** Exercise details **
Extract the records below word for word and ignore the images.

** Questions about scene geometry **
►

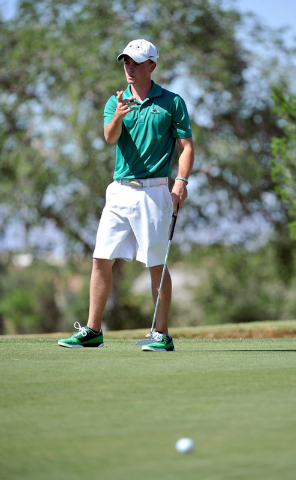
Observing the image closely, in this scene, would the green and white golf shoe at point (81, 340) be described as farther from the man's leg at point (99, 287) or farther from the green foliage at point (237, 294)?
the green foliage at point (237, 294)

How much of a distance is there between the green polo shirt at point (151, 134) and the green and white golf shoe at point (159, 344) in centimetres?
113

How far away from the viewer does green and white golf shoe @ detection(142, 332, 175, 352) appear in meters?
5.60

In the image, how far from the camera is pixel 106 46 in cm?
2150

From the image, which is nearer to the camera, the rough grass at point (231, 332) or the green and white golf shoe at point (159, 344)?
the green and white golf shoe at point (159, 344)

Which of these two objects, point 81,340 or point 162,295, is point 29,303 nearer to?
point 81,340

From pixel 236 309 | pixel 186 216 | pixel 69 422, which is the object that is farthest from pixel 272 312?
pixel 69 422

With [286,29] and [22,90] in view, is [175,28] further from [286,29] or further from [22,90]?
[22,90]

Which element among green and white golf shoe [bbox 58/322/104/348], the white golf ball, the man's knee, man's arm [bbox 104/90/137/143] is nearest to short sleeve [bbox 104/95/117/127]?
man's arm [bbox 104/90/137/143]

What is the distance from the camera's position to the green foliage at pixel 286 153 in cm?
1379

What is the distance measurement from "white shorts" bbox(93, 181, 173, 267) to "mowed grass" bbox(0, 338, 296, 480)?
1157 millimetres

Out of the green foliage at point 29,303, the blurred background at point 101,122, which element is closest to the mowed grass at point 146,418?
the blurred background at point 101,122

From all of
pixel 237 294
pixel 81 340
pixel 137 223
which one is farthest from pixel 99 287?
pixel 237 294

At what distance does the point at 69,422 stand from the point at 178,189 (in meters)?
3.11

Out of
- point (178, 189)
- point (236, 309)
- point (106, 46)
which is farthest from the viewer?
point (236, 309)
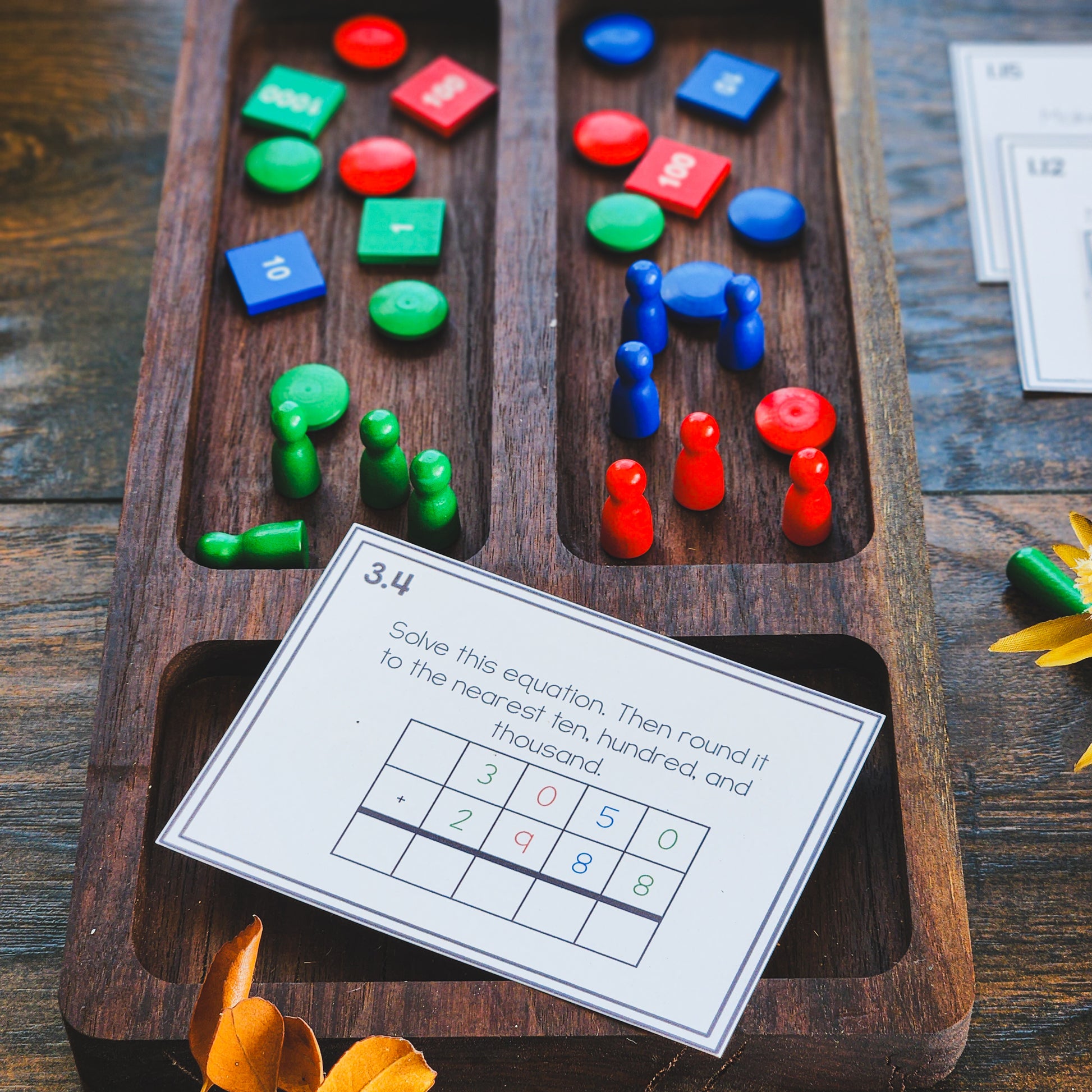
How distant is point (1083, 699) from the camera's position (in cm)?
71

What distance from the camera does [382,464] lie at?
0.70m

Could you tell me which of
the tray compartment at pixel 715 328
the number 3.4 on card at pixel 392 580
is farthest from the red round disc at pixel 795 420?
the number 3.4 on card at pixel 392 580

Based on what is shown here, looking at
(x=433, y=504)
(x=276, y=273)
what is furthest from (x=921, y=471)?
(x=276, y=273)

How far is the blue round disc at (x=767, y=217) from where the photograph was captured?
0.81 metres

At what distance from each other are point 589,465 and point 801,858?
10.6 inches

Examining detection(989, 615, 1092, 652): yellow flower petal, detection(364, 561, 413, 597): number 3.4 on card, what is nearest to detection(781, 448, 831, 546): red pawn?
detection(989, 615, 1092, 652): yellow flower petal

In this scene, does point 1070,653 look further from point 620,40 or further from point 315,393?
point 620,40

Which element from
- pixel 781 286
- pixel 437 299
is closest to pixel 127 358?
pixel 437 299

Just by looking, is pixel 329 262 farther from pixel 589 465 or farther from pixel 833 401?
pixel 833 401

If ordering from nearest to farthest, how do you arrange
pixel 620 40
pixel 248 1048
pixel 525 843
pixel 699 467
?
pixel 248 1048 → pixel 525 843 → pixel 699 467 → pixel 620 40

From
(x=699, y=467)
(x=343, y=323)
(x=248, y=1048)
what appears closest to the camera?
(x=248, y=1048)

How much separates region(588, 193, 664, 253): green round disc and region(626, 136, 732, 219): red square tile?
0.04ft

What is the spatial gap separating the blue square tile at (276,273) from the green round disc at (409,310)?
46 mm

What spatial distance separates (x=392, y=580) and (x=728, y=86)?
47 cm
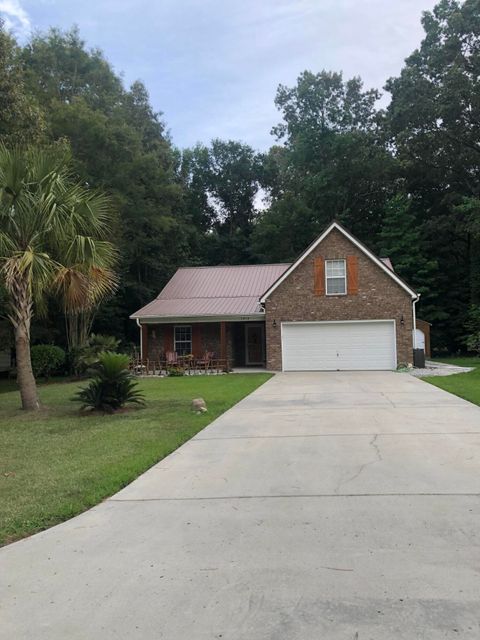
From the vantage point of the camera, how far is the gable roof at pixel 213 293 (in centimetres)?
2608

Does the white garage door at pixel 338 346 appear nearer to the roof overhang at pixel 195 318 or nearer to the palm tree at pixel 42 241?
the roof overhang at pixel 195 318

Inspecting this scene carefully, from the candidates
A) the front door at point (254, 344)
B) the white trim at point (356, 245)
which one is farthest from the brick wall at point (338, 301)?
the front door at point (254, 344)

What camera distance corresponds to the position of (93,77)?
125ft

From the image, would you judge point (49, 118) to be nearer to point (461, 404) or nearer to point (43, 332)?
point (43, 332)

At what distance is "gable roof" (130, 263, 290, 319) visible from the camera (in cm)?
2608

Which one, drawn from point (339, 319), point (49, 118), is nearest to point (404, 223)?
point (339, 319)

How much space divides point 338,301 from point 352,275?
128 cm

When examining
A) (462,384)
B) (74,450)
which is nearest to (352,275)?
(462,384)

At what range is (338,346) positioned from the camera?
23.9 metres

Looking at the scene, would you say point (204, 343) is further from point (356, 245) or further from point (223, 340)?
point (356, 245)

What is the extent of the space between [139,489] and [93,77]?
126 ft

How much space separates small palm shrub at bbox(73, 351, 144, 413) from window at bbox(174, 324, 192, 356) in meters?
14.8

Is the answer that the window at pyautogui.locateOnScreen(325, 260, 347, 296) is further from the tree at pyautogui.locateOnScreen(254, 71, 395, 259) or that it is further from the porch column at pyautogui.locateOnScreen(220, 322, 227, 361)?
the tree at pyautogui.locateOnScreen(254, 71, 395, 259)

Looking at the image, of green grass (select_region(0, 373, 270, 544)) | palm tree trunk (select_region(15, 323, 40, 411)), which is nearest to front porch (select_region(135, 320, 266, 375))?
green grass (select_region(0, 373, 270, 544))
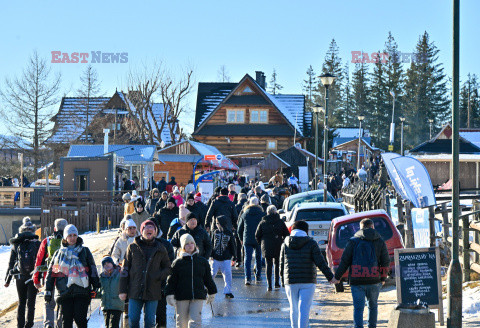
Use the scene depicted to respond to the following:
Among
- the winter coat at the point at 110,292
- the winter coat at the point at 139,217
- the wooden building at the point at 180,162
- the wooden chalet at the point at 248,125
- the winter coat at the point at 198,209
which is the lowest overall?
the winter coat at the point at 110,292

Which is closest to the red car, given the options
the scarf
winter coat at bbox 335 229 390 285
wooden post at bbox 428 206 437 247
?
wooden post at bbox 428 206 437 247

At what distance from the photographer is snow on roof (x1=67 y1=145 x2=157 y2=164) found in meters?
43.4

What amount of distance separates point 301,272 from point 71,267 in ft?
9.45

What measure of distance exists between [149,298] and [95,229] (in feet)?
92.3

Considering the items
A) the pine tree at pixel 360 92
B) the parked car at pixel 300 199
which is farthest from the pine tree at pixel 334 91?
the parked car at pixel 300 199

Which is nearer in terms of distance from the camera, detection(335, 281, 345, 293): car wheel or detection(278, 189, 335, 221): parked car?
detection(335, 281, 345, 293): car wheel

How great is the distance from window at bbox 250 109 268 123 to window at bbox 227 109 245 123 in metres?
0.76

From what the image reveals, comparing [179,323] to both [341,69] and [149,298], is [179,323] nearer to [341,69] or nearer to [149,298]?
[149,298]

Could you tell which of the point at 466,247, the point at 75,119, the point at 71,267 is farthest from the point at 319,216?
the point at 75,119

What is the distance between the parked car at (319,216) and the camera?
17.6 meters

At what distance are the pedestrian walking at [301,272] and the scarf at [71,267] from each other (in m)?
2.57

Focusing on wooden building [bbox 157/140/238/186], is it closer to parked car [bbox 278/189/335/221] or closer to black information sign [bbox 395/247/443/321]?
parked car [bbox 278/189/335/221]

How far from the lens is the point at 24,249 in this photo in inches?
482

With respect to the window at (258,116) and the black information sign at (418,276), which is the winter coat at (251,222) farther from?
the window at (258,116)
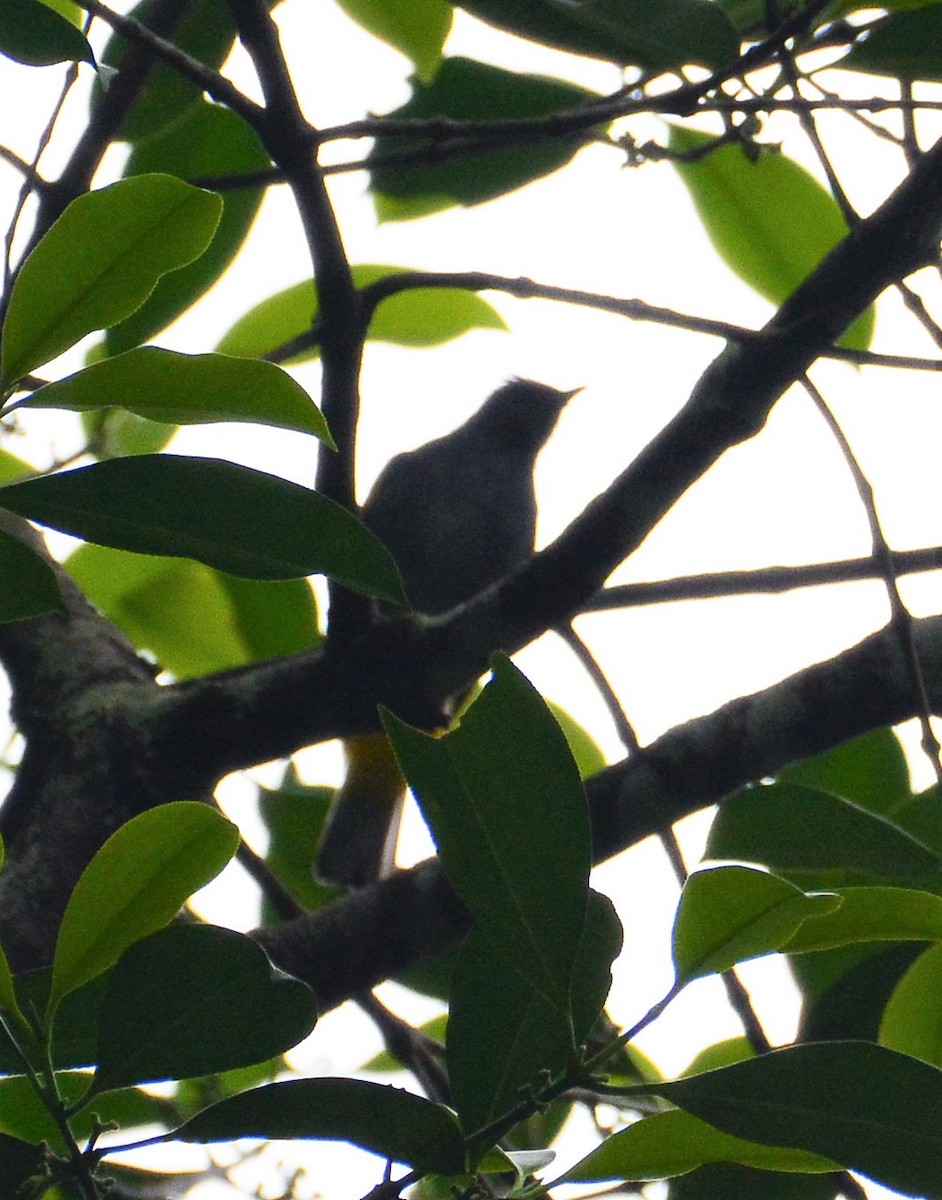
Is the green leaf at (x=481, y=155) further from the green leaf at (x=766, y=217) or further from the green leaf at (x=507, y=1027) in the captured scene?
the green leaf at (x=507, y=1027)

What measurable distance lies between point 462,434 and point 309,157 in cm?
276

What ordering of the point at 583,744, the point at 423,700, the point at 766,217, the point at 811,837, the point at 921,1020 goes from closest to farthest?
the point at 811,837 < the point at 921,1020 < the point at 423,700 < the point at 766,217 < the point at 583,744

◄

** Expected answer **
Observing the image closely, in this scene, would the green and white golf shoe at point (81, 340) be described as farther from the man's leg at point (99, 287) or farther from the green foliage at point (237, 294)?
the green foliage at point (237, 294)

How much of a distance is there between the green polo shirt at point (151, 134) and the green and white golf shoe at point (159, 344) in centimetres?
113

How far away from the viewer does green and white golf shoe @ detection(142, 332, 175, 352) appear in meters?
5.60

In the image, how far from the camera is pixel 106 46 in cm?
2150

From the image, which is nearer to the camera, the rough grass at point (231, 332) or the green and white golf shoe at point (159, 344)?
the green and white golf shoe at point (159, 344)

Which of these two objects, point 81,340 or point 162,295, is point 29,303 nearer to?
point 81,340

From pixel 236 309 | pixel 186 216 | pixel 69 422, which is the object that is farthest from pixel 272 312?
pixel 69 422

With [286,29] and [22,90] in view, is [175,28] further from [286,29] or further from [22,90]?
[22,90]

Which element among green and white golf shoe [bbox 58/322/104/348], the white golf ball, the man's knee, man's arm [bbox 104/90/137/143] is nearest to short sleeve [bbox 104/95/117/127]?
man's arm [bbox 104/90/137/143]

What is the distance from the camera's position to the green foliage at pixel 286 153 in cm?
1379

What is the distance measurement from "white shorts" bbox(93, 181, 173, 267) to "mowed grass" bbox(0, 338, 296, 480)?
1157 millimetres

Out of the green foliage at point 29,303, the blurred background at point 101,122, which element is closest to the mowed grass at point 146,418?
the blurred background at point 101,122

From all of
pixel 237 294
pixel 81 340
pixel 137 223
which one is farthest from pixel 99 287?
pixel 237 294

At what distance does the point at 69,422 stand from the point at 178,189 (in meters)?
3.11

Out of
- point (178, 189)
- point (236, 309)
- point (106, 46)
which is farthest from the viewer?
point (236, 309)
How distant is point (1083, 699) from the camera's position (in cm)?
71

What distance from the camera does [382,464] lie at?
0.70m

Could you tell me which of
the tray compartment at pixel 715 328
the number 3.4 on card at pixel 392 580
is farthest from the red round disc at pixel 795 420?
the number 3.4 on card at pixel 392 580

Based on what is shown here, looking at
(x=433, y=504)
(x=276, y=273)
what is furthest from (x=921, y=471)?
(x=276, y=273)

How far is the blue round disc at (x=767, y=217) from where the photograph was captured?
0.81 metres

At what distance from each other are point 589,465 and point 801,858?
10.6 inches

Examining detection(989, 615, 1092, 652): yellow flower petal, detection(364, 561, 413, 597): number 3.4 on card, what is nearest to detection(781, 448, 831, 546): red pawn?
detection(989, 615, 1092, 652): yellow flower petal

In this scene, does point 1070,653 look further from point 620,40 or further from point 315,393?
point 620,40

Which element from
- pixel 781 286
- pixel 437 299
is closest to pixel 127 358?
pixel 437 299

Just by looking, is pixel 329 262 farther from pixel 589 465 or farther from pixel 833 401?
pixel 833 401

If ordering from nearest to farthest, how do you arrange
pixel 620 40
pixel 248 1048
pixel 525 843
pixel 699 467
?
pixel 248 1048 → pixel 525 843 → pixel 699 467 → pixel 620 40

From
(x=699, y=467)
(x=343, y=323)
(x=248, y=1048)
what appears closest to the camera?
(x=248, y=1048)

How much separates region(588, 193, 664, 253): green round disc and region(626, 136, 732, 219): red square tile?
0.04ft

What is the spatial gap separating the blue square tile at (276,273) from the green round disc at (409,310)?
46 mm

What spatial distance separates (x=392, y=580) and (x=728, y=86)?
47 cm
From the vantage point of the camera, how far is the gable roof at pixel 213 293 (in centimetres)?
2608

Does the white garage door at pixel 338 346 appear nearer to the roof overhang at pixel 195 318 or nearer to the palm tree at pixel 42 241?
the roof overhang at pixel 195 318

Inspecting this scene carefully, from the candidates
A) the front door at point (254, 344)
B) the white trim at point (356, 245)
which one is farthest from the brick wall at point (338, 301)?
the front door at point (254, 344)

What camera distance corresponds to the position of (93,77)?
125ft

From the image, would you judge point (49, 118) to be nearer to point (461, 404) or nearer to point (43, 332)?
point (43, 332)

At what distance is "gable roof" (130, 263, 290, 319) visible from the camera (in cm)?
2608

Which one, drawn from point (339, 319), point (49, 118), is nearest to point (404, 223)?
point (339, 319)

How much space divides point 338,301 from point 352,275?
128 cm

When examining
A) (462,384)
B) (74,450)
which is nearest to (352,275)?
(462,384)

At what range is (338,346) positioned from the camera?
23.9 metres

Looking at the scene, would you say point (204, 343) is further from point (356, 245) or further from point (223, 340)?
point (356, 245)

What is the extent of the space between [139,489] and [93,77]?
126 ft

How much space separates small palm shrub at bbox(73, 351, 144, 413) from window at bbox(174, 324, 192, 356) in meters?
14.8

Is the answer that the window at pyautogui.locateOnScreen(325, 260, 347, 296) is further from the tree at pyautogui.locateOnScreen(254, 71, 395, 259) or that it is further from the porch column at pyautogui.locateOnScreen(220, 322, 227, 361)?
the tree at pyautogui.locateOnScreen(254, 71, 395, 259)

Looking at the image, of green grass (select_region(0, 373, 270, 544)) | palm tree trunk (select_region(15, 323, 40, 411)), which is nearest to front porch (select_region(135, 320, 266, 375))?
green grass (select_region(0, 373, 270, 544))
Use the scene depicted to respond to the following:
Among
- the winter coat at the point at 110,292
- the winter coat at the point at 139,217
- the wooden building at the point at 180,162
- the wooden chalet at the point at 248,125
- the winter coat at the point at 198,209
which is the lowest overall?
the winter coat at the point at 110,292

Which is closest to the red car, given the options
the scarf
winter coat at bbox 335 229 390 285
wooden post at bbox 428 206 437 247
?
wooden post at bbox 428 206 437 247

At what distance from the photographer is snow on roof (x1=67 y1=145 x2=157 y2=164) found in meters?
43.4

What amount of distance separates point 301,272 from point 71,267 in ft?
9.45

What measure of distance exists between [149,298] and [95,229] (in feet)?
92.3

Considering the items
A) the pine tree at pixel 360 92
B) the parked car at pixel 300 199
which is farthest from the pine tree at pixel 334 91?
the parked car at pixel 300 199

Which is nearer in terms of distance from the camera, detection(335, 281, 345, 293): car wheel or detection(278, 189, 335, 221): parked car?
detection(335, 281, 345, 293): car wheel

How great is the distance from window at bbox 250 109 268 123 to window at bbox 227 109 245 123 in metres?
0.76

From what the image reveals, comparing [179,323] to both [341,69] and [149,298], is [179,323] nearer to [341,69] or nearer to [149,298]?
[149,298]

Could you tell which of the point at 466,247, the point at 75,119, the point at 71,267 is farthest from the point at 319,216?
the point at 75,119

What is the distance between the parked car at (319,216) and the camera?
17.6 meters

At what distance are the pedestrian walking at [301,272] and the scarf at [71,267] from each other (in m)?
2.57

Focusing on wooden building [bbox 157/140/238/186], is it closer to parked car [bbox 278/189/335/221] or closer to black information sign [bbox 395/247/443/321]?
parked car [bbox 278/189/335/221]

How far from the lens is the point at 24,249 in this photo in inches?
482

With respect to the window at (258,116) and the black information sign at (418,276), which is the winter coat at (251,222) farther from?
the window at (258,116)
Is the green leaf at (x=481, y=155) further from the green leaf at (x=766, y=217) or further from the green leaf at (x=507, y=1027) in the captured scene?
the green leaf at (x=507, y=1027)

What measurable distance lies between point 462,434 and point 309,157 in cm?
276

What ordering of the point at 583,744, the point at 423,700, the point at 766,217, the point at 811,837, the point at 921,1020 goes from closest to farthest?
the point at 811,837 < the point at 921,1020 < the point at 423,700 < the point at 766,217 < the point at 583,744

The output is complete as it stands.